» Your tasks:
A. Please list the opening sentence of each numbered point in the commentary on rebuilding S&G's reputation, with its number.
B. Quote the commentary on rebuilding S&G's reputation, starting with "John Gordon in Papua" and going on through "of Ok Tedi.".

» Quoted passage:

3. As Roy Morgan reminds us, you can no longer rebuild a brand with platitudes and clichés. It takes a credible thought-through change strategy and timeline that fits with contemporary values.
That includes being the kind of company where people want to work. Being purpose-driven is one factor, another is being led by a purposeful leader who people want to learn from.
Staff and clients like to see their legal firms getting positive stories in the media, almost as much as they dislike the opposite.
Note: There’s a minor challenge here for S&G because typically lawyers are combative, and a successful strategy needs to be empathetic. Not necessarily a big deal, but leaders everywhere need to be self-aware.

John Gordon in Papua New Guinea
4. S&G is/was an excellent company, which is an advantage. Like Qantas, there is a reputation to be rebuilt; we are not starting from scratch.
My first S&G experience was with then-solicitor John Gordon in the ‘80s. I was with 60 Minutes, and we travelled together to western New Guinea to investigate the damage to the Fly River caused by the upstream Ok Tedi gold mine and the impact on the subsistence farmers who relied on the river. John was purpose-led. BHP eventually pulled out of Ok Tedi.
5. Roy Morgan correctly says a fix is not as simple as sacking the CEO. True. However, as the CEO is responsible for the culture in an organisation, and at S&G the issue is apparently the culture, moving her on is certainly one option I would consider as part of a rebuild strategy.

» Input data:
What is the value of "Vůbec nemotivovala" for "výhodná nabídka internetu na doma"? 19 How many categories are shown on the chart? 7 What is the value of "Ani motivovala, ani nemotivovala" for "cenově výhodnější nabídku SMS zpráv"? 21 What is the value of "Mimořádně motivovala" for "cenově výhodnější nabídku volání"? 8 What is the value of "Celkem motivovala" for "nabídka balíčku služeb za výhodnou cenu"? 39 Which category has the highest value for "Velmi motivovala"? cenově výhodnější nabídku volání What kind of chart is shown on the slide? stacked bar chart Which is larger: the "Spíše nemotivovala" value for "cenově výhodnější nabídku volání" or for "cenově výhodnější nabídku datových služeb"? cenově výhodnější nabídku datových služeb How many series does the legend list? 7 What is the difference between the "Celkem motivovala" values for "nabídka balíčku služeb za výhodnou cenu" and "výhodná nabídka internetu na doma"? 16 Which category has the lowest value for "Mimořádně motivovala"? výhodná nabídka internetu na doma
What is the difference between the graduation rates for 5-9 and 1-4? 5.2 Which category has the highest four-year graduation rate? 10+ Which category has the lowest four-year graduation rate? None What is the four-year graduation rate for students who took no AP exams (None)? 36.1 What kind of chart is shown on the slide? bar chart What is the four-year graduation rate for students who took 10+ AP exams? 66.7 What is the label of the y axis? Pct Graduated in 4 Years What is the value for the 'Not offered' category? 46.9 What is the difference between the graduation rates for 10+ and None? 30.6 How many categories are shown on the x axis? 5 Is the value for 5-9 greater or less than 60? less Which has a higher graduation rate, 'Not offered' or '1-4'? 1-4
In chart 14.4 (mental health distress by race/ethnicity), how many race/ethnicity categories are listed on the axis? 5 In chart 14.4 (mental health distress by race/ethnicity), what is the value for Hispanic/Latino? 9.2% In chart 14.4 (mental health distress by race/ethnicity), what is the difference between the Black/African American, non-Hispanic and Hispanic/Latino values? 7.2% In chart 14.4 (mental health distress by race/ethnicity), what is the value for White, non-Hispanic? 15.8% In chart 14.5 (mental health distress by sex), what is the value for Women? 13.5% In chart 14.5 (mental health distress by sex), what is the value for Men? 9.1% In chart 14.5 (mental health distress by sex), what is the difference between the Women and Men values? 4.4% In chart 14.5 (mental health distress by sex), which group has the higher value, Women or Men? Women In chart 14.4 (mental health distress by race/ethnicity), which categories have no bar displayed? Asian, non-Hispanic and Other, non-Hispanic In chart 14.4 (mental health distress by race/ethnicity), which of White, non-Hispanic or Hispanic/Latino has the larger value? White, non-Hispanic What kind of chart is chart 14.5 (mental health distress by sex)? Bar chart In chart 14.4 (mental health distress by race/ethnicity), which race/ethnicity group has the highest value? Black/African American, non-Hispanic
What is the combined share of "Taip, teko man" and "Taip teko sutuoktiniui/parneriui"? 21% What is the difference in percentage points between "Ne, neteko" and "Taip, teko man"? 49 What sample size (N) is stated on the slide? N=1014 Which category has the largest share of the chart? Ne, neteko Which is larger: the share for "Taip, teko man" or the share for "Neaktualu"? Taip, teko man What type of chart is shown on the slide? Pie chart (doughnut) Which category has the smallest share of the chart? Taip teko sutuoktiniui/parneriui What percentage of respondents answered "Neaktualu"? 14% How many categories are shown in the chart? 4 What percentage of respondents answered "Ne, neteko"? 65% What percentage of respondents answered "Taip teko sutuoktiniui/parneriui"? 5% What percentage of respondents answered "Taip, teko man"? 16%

» List of answers:
A.
3. As Roy Morgan reminds us, you can no longer rebuild a brand with platitudes and clichés.
4. S&G is/was an excellent company, which is an advantage.
5. Roy Morgan correctly says a fix is not as simple as sacking the CEO.

B.
John Gordon in Papua New Guinea
4. S&G is/was an excellent company, which is an advantage. Like Qantas, there is a reputation to be rebuilt; we are not starting from scratch.
My first S&G experience was with then-solicitor John Gordon in the ‘80s. I was with 60 Minutes, and we travelled together to western New Guinea to investigate the damage to the Fly River caused by the upstream Ok Tedi gold mine and the impact on the subsistence farmers who relied on the river. John was purpose-led. BHP eventually pulled out of Ok Tedi.